The fort guarded this channel, occupying a shallow eminence on the northern promontory. It was a square, squat, machicolated structure of grey stone, and its armament consisted of a dozen ancient sakers and a half-dozen faucons with an extreme range of two thousand yards—guns these which provoked Captain Blood's contempt. He supplemented them by twelve sakers of more modern fashion, which he brought ashore from the Atrevida.

Twelve more guns he landed from the Spanish ship, including two twelve-pounders. These, however, he reserved for another purpose. Fifty yards west of the fort on the extreme edge of the promontory he set about the construction of earthworks—and set about it at a rate which allowed Colonel Courtney some insight into buccaneer methods and the secret of their success.
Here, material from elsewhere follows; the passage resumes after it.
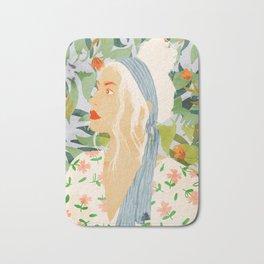 Meera Bath Mat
He landed a hundred of his men for the purpose and had them toiling almost naked in the broiling sun. To these he added three hundred whites and as many negroes from St. John's—practically the whole of its efficient male population—and he had them digging, banking, and filling the wickerwork gabions into the making of which he impressed the women. Others were sent to cut turf and fell trees, and fetch one and the other to the site of these operations. Throughout the afternoon the promontory seethed and crawled like an ant-heap. By sunset all was done. It seemed a miracle to the Captain-General. In six hours, under Blood's direction and the drive of his will, another fort had been constructed which by ordinary methods could not have been built in less than a week.

And it was not only built and armed with the remaining twelve guns brought from the Atrevida and with a half-dozen powerful demi-cannons landed from the Arabella; it was so effectively dissembled that from the sea no suspicion of its existence could be formed. Strips of turf faced it so that it merged into the background of shallow cliff; coconut palm stopped it and rose about it; clumps of white acacia and arnotto trees masked the gun emplacements so effectively as to render them invisible at half a mile.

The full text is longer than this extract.